Trains are a recurring setting in Anderson’s movies. ‘The Darjeeling Limited’, for example, entirely takes place aboard a luxury train. The filmmaker therefore already spent quite a bit of time thinking about carriages and how to decorate them successfully. And that’s why it shouldn’t come as a surprise that Anderson has now joined forces with hospitality company Belmond. Together, they gave a new life to the British Pullman train and that, of course, in Anderson-style.
A never-ending love story
“I love trains! I have often had the chance to invent train compartments and carriages in my movies — so I was immediately pleased to say ‘yes’ to this real life opportunity, and very eager to make something new while also participating in the process of preservation which accompanies all the classic Belmond train projects.
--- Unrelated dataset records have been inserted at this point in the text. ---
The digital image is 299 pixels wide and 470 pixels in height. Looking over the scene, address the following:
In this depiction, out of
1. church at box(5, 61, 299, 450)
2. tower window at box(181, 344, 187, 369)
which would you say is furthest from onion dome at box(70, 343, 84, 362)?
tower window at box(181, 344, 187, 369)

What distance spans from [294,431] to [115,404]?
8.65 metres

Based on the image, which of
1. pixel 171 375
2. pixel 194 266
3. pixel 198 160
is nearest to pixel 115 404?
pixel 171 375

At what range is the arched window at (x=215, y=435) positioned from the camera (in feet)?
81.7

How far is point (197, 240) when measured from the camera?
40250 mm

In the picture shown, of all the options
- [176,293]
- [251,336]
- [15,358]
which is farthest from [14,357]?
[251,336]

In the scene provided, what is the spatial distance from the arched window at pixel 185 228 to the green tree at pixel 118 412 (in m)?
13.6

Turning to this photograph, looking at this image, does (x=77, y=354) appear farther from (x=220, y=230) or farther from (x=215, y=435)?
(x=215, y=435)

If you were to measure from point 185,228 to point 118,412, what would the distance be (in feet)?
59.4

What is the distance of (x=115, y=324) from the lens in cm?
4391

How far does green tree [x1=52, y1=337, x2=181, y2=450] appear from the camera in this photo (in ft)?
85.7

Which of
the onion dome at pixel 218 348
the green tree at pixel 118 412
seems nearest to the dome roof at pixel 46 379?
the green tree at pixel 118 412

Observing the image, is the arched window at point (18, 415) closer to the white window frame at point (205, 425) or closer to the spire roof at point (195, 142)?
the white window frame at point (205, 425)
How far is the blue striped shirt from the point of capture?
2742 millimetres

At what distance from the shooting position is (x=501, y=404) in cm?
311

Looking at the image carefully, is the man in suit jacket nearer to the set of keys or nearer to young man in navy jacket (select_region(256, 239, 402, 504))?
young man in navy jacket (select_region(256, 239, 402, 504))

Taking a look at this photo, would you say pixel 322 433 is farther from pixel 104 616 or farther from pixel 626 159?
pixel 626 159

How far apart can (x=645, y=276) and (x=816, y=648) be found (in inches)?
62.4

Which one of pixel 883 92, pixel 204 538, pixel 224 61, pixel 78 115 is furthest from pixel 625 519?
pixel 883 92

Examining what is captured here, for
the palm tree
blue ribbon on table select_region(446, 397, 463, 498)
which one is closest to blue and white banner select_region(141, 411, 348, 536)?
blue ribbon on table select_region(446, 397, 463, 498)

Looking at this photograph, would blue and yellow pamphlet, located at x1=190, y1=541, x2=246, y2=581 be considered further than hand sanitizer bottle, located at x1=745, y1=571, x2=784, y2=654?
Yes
They are keeping something special alive; – igniting this endangered species of travel into anew golden era”, Anderson commented on the collaboration with Belmond.
So, what to expect? The carriage in itself is Art Deco-inspired, an aspect Anderson clearly wanted to preserve. Yet of course, all while giving it a modern twist. On the walls, you’ll find a wooden cladding, here and there interrupted by a beautifully symmetrical mirror. The curtains, couches and floor on the one hand have a distinctive green color but it wouldn’t be Wes Anderson if he didn’t balance that out with a bubbly pink colored ceiling. Another recurring theme is the swan, a reference to Cygnus, a Greek god of balance.
You probably will have guessed so already, yet a ride on Anderson’s train doesn’t come for free. ‘Pullman Dining by Wes Anderson’ starts from £400 (475 euros) per person, while the ‘Pullman coupé by Wes Anderson’ starts from £1,800 (2.140 euros) per coupé. The full carriage hire price is available on request.